DIRECTION:
Copy every line of the material below without alteration.

* Begin PROVIDED DATA *

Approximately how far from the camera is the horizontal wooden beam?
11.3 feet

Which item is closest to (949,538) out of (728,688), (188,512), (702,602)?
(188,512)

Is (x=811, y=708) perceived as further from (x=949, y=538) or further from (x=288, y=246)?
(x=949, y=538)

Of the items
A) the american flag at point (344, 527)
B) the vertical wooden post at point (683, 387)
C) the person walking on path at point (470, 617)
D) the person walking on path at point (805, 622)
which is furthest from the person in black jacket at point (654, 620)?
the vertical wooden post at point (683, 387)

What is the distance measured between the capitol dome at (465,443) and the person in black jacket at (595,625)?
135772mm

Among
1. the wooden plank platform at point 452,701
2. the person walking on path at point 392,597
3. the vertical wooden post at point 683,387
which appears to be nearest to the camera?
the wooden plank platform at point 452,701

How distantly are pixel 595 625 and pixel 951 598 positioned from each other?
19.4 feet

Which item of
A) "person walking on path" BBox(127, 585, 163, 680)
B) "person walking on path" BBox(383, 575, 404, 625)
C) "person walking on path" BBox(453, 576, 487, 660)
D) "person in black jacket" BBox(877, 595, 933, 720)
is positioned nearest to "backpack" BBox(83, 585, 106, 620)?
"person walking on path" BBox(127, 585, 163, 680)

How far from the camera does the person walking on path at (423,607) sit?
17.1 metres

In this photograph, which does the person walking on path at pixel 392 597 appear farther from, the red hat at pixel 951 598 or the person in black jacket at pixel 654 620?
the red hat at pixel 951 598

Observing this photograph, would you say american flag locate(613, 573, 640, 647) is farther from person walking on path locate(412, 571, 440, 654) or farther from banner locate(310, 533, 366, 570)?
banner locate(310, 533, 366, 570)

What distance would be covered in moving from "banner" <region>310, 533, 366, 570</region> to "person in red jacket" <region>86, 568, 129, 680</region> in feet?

* End PROVIDED DATA *

EXERCISE RESULT:
Approximately how far from the camera is the horizontal wooden beam?
11.3 feet

Which item is closest to (949,538) out of (728,688), (188,512), (702,602)?
(188,512)

Is (x=811, y=708) perceived as further from (x=949, y=538) or further from (x=288, y=246)?
(x=949, y=538)

Of the items
A) the american flag at point (344, 527)
B) the vertical wooden post at point (683, 387)
C) the person walking on path at point (470, 617)
D) the person walking on path at point (805, 622)
which is furthest from the person in black jacket at point (654, 620)?
the vertical wooden post at point (683, 387)

What is the distance measured between the capitol dome at (465,443) and the person in black jacket at (595,625)?
135772mm

Among
1. the wooden plank platform at point 452,701
2. the person walking on path at point 392,597
3. the vertical wooden post at point 683,387
which appears to be nearest to the camera?
the wooden plank platform at point 452,701

How distantly are pixel 595 625 and pixel 951 598 positioned from each other?
19.4 feet

Which item of
A) "person walking on path" BBox(127, 585, 163, 680)
B) "person walking on path" BBox(383, 575, 404, 625)
C) "person walking on path" BBox(453, 576, 487, 660)
D) "person in black jacket" BBox(877, 595, 933, 720)
is positioned nearest to "backpack" BBox(83, 585, 106, 620)?
"person walking on path" BBox(127, 585, 163, 680)

How far from the camera does the person walking on path at (423,607) sit?
17.1 metres

In this photograph, which does the person walking on path at pixel 392 597 appear farther from, the red hat at pixel 951 598 or the person in black jacket at pixel 654 620?
the red hat at pixel 951 598

Observing this photograph, would you say american flag locate(613, 573, 640, 647) is farther from person walking on path locate(412, 571, 440, 654) or farther from banner locate(310, 533, 366, 570)?
banner locate(310, 533, 366, 570)

What distance would be covered in moving from "banner" <region>310, 533, 366, 570</region> to "person in red jacket" <region>86, 568, 129, 680</region> in feet?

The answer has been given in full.